In comparison with the EGM, little is known about the quantitative development of each AGM life stage and their relative timing. We assumed that the similarities between strains were sufficient to use the EGM seasonality model described by Régnière and Nealis (2002), also by Gray (2004), called the gypsy moth life stage (GMLS) model. This model was used by Logan et al. (2006) to analyse the risk posed by EGM to forest resources in Utah, USA. The GMLS model is a distributed description of the developmental responses of the gypsy moth in all life stages—from the egg to the emergence of adult moths. The egg development component of the model was described by Gray et al. (1991, 1995, 2001). Larval and pupal development were described by Logan et al. (1991) and Sheehan (1992). The version of the GMLS model used in this study inputs daily minimum and maximum temperature either from historical records or from a stochastically generated weather trace (Régnière and Bolstad 1994; Régnière 2006) and uses sinusoidal interpolation between minimum and maximum temperature (Allen 1976) to create 4-h series. The GMLS model was modified to accommodate the particularities of seasonality in the Southern Hemisphere (change of calendar years in midsummer) and the warmer temperate climate of New Zealand. The modified model inputs 3 years of daily temperature data so that at least 2 years of weather data were available. Régnière and Nealis (2002) used an arbitrary limit date for peak oviposition as the single criterion for a viable seasonality. Under the substantially warmer climate of New Zealand, it was not clear that such a date exists. Instead, three criteria for life-cycle viability were used. Given that some adult emergence occurs over the period covered by the input temperature data:

  1. 1.

    Egg hatch must start within 365 days (1 year) of oviposition (an egg viability criterion).

  2. 2.

    All immature insects must be in the egg stage in midwinter (December 31 in the Northern Hemisphere; June 30 in the Southern Hemisphere). This ensures that all individuals in the population are overwintering in the diapause stage. This requirement is particularly important in areas where freezing temperatures occur.

  3. 3.

    Once egg hatch has started, peak oviposition must be reached prior to the next midwinter. This ensures approximate synchrony of feeding stages with foliated deciduous host plants.

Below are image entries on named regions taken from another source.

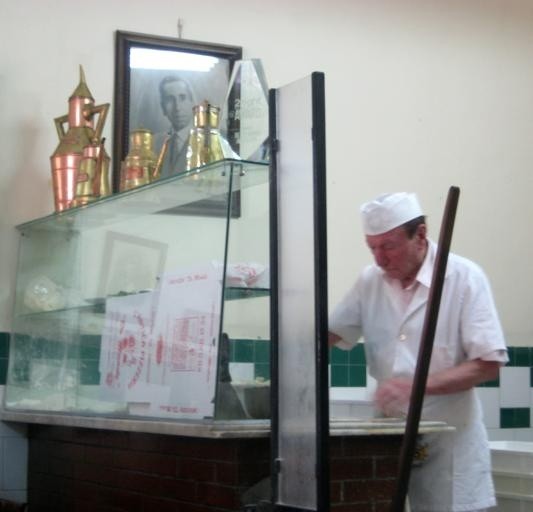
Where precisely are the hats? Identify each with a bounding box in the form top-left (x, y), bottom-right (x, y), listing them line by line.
top-left (357, 192), bottom-right (423, 236)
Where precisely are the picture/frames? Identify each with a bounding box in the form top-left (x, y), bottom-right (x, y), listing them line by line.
top-left (111, 30), bottom-right (244, 219)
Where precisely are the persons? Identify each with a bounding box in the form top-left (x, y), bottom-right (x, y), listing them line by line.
top-left (142, 73), bottom-right (240, 178)
top-left (324, 190), bottom-right (513, 511)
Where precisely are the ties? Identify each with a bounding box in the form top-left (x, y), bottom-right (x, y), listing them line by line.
top-left (168, 134), bottom-right (179, 175)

To determine if a given temperature time series leads to a stable seasonality, the model is run for several successive generations on the same input. An initial oviposition date is provided, and in each successive generation, the date of peak adult emergence is used to reset to peak oviposition date. If an uninterrupted series of successive viable seasonality cycles occurs, the input temperature trace is concluded to lead to a stable seasonality. The length of this series is arbitrary. Most weather regimes violate one of the viability criteria or reach a stable seasonality within two to four cycles. Logan et al. (2003) suggest that the quick attraction to a stable seasonality indicates that insect pest populations quickly track changes in climate. Gray’s (2004) version of the GMLS model simulates population variability in oviposition dates, whereas Régnière and Nealis’s (2002) version does not. Despite their differences, both models give similar results for GM establishment. Gray’s (2004) model may be more suitable for simulating population dynamics in greater detail, but that was not the purpose of this study.

Phenology prediction in urban areas

To examine detailed model behaviour under different temperature regimes, the GMLS seasonality model was run using weather data from eight cities in New Zealand: Auckland, Hamilton and Wellington in the North Island, and Nelson, Christchurch, Timaru, Dunedin and Queenstown in the South Island (Fig. 1a). The model was also run for three Canadian Maritime urban centres: Kentville, Nova Scotia (NS), Canterbury, New Brunswick (NB) and Bathurst (NB) (Fig. 1b). As the EGM has been established in parts of the Canadian Maritimes since the 1960s, the model’s results at can be compared with the insects’ actual distribution in that area.

Fig. 1
figure 1

City locations where the phenology model was applied in New Zealand (a) and in the Canadian Maritimes (b)

The model was run on 30-year weather normals (1971–2000) for New Zealand and North America. The initial oviposition date (O 0) varied from ordinal date (OD) 10 to 360, in steps of 10. For each combination of location and O 0, 50 replicates were run to evaluate the average behaviour of the model across different temperature time series. Each replicate used a 3-year time series of daily temperature minima and maxima stochastically generated from the weather normals. Furthermore, each gypsy moth generation within a replicate reused the same weather trace, setting the oviposition date for each successive generation, O t , from the date of median female moth emergence in the previous generation, O t -1. The simulation stopped as soon as one of the above-mentioned criteria was not met (nonviable seasonality flag, F = 0) or after 15 generations (viable seasonality, F = 1). Average viability p was calculated per location and initial oviposition date, as follows:

$$ p = \frac{{{\sum\limits_{i = 1}^{50} {F_{i} } }}} {{50}} $$

We also compiled the final dates of first egg hatch (H 15) and median oviposition (O 15) in all cases of viable seasonality.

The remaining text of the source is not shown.